— Start of Document passage —

And before the cabinet calls again, I’m taking the last piece of cake and catching a plane to New York. I’ll be back in ten days—and ready, no doubt, to attend to the ten jars of jam still waiting.


Cornmeal Cake with Warm Apricot Jam and Whipped Cream
Adapted from Fresh from the Farmers’ Market, by Janet Fletcher

I think of this cake as a sort of sexed-up cornbread. Put it this way: it is to cornbread as a silk nightgown is to cotton pajamas. It’s still comfortable in the way that only cornbread can be, but it’s better. To treat it right, be sure to use a good-quality jam. I used a sunny apricot version made by one of my favorite French producers, La Trinquelinette. I imagine that a vibrant strawberry might be nice too—or really, anything with a bright flavor and good balance of sweetness to acidity. If you want to gild the lily even further, you can play at slipping a little liqueur into the whipped cream—maybe 2 teaspoons to 1 tablespoon per cup of cream. Bourbon goes especially well with apricot, I’m happy to report.

— End of Document passage —

__Instructions__:
1. According to the cornmeal cake passage, which producer made the apricot jam the writer used?
2. Rewrite the cornmeal cake passage from "I think of this" up to and including "happy to report.", substituting "peach" for "apricot".
3. Summarize the cornmeal cake passage in two sentences.
Answer using only the cornmeal cake passage.

— Start of Material supplied —

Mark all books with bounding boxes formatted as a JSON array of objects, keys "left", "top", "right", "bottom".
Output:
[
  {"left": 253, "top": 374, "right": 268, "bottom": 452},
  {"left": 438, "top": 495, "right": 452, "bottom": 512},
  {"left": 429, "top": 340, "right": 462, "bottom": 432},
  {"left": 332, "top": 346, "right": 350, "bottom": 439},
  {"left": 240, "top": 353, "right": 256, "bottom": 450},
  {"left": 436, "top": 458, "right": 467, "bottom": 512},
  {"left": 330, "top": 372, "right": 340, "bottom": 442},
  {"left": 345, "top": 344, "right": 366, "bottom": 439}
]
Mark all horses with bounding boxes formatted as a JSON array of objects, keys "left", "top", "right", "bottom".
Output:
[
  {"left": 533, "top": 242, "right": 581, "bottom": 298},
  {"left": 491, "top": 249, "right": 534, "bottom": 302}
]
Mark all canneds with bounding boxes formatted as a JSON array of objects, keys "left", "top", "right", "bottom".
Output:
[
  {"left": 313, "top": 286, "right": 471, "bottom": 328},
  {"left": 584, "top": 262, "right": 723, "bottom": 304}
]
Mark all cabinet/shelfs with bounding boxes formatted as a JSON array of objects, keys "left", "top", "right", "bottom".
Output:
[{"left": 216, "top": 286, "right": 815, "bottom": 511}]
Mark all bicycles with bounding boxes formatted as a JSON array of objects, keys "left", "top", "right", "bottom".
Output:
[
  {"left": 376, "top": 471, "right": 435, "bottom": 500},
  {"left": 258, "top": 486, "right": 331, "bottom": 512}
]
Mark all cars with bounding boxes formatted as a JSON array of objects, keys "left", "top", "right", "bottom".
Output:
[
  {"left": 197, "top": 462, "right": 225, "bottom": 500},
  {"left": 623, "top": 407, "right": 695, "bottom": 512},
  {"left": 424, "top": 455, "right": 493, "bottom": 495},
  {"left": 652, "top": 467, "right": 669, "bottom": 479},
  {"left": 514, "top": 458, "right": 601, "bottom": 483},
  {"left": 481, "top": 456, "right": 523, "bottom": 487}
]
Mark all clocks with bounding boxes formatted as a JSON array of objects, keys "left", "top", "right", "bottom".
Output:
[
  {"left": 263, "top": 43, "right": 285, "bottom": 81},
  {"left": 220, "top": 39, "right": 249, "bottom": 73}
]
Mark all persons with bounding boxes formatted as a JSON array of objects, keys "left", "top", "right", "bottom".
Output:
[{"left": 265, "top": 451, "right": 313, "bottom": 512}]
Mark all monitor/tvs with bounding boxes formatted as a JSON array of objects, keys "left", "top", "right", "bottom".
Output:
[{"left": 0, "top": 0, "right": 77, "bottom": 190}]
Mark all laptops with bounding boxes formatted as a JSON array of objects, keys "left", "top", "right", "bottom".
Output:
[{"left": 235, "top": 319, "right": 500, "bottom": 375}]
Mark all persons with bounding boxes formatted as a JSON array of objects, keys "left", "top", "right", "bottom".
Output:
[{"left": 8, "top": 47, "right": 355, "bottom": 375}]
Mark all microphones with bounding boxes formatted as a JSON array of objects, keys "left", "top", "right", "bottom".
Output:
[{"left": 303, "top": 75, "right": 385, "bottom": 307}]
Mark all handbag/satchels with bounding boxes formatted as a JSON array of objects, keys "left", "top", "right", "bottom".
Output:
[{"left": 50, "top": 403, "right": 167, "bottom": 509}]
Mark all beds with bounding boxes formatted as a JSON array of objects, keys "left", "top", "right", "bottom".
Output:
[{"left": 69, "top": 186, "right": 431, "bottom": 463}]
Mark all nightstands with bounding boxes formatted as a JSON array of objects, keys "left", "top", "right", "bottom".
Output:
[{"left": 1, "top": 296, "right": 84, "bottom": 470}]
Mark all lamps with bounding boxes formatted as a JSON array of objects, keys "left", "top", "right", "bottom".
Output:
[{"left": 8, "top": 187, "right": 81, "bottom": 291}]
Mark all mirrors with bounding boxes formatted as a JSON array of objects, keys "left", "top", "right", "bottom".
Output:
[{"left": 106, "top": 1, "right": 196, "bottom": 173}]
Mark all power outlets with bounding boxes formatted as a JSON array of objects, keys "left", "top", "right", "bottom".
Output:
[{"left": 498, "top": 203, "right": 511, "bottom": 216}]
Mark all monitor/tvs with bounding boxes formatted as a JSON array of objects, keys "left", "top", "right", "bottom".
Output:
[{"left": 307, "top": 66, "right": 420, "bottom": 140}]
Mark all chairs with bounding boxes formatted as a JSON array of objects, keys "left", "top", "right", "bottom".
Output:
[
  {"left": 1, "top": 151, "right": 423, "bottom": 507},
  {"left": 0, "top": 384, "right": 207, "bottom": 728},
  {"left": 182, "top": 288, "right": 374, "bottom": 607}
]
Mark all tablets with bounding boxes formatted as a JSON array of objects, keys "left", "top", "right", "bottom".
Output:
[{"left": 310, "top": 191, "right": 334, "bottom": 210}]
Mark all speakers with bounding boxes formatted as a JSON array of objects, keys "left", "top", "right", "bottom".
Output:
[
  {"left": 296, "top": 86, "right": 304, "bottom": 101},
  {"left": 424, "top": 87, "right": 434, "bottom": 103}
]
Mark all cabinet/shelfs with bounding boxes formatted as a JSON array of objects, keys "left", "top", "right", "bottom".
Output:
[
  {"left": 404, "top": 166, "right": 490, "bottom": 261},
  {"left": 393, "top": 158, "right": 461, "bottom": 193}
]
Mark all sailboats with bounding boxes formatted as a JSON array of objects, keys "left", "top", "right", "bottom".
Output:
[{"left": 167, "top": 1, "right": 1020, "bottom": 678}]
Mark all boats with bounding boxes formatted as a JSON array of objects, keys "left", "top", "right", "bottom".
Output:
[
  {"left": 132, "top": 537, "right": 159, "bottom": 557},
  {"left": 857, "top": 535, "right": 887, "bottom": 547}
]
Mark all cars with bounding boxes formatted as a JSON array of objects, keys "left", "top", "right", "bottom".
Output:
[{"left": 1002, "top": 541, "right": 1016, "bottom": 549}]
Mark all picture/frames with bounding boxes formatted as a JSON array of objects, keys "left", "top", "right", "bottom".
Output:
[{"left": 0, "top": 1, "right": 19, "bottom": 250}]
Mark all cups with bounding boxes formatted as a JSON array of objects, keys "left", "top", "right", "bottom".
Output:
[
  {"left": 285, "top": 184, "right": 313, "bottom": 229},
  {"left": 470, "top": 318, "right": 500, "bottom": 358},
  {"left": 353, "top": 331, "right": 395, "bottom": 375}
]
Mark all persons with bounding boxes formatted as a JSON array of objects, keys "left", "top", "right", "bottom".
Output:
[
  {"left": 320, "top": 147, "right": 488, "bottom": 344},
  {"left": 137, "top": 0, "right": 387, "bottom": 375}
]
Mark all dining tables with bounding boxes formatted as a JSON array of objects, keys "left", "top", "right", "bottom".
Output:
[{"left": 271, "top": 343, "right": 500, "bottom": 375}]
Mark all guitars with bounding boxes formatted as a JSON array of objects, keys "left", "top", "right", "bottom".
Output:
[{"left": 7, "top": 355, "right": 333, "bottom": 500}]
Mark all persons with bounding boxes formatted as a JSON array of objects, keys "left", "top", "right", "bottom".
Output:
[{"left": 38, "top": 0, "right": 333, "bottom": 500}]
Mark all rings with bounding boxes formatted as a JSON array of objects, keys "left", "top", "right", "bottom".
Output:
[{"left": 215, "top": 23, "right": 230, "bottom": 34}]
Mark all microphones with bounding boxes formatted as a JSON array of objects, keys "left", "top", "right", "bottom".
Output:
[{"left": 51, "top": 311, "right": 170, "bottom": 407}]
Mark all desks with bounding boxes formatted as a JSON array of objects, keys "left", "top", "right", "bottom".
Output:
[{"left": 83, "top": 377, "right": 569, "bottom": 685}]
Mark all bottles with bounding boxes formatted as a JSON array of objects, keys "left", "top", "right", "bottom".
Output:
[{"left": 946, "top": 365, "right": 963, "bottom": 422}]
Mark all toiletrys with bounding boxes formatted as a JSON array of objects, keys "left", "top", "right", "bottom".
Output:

— End of Material supplied —

__Problem solutions__:
1. La Trinquelinette, one of the writer's favorite French producers.

2.
I think of this cake as a sort of sexed-up cornbread. Put it this way: it is to cornbread as a silk nightgown is to cotton pajamas. It’s still comfortable in the way that only cornbread can be, but it’s better. To treat it right, be sure to use a good-quality jam. I used a sunny peach version made by one of my favorite French producers, La Trinquelinette. I imagine that a vibrant strawberry might be nice too—or really, anything with a bright flavor and good balance of sweetness to acidity. If you want to gild the lily even further, you can play at slipping a little liqueur into the whipped cream—maybe 2 teaspoons to 1 tablespoon per cup of cream. Bourbon goes especially well with peach, I’m happy to report.

3. The writer describes the cake as a more refined kind of cornbread that is still comforting, and recommends serving it with a good-quality jam such as apricot or possibly strawberry. For extra richness, a little liqueur can go into the whipped cream, and bourbon pairs especially well with apricot.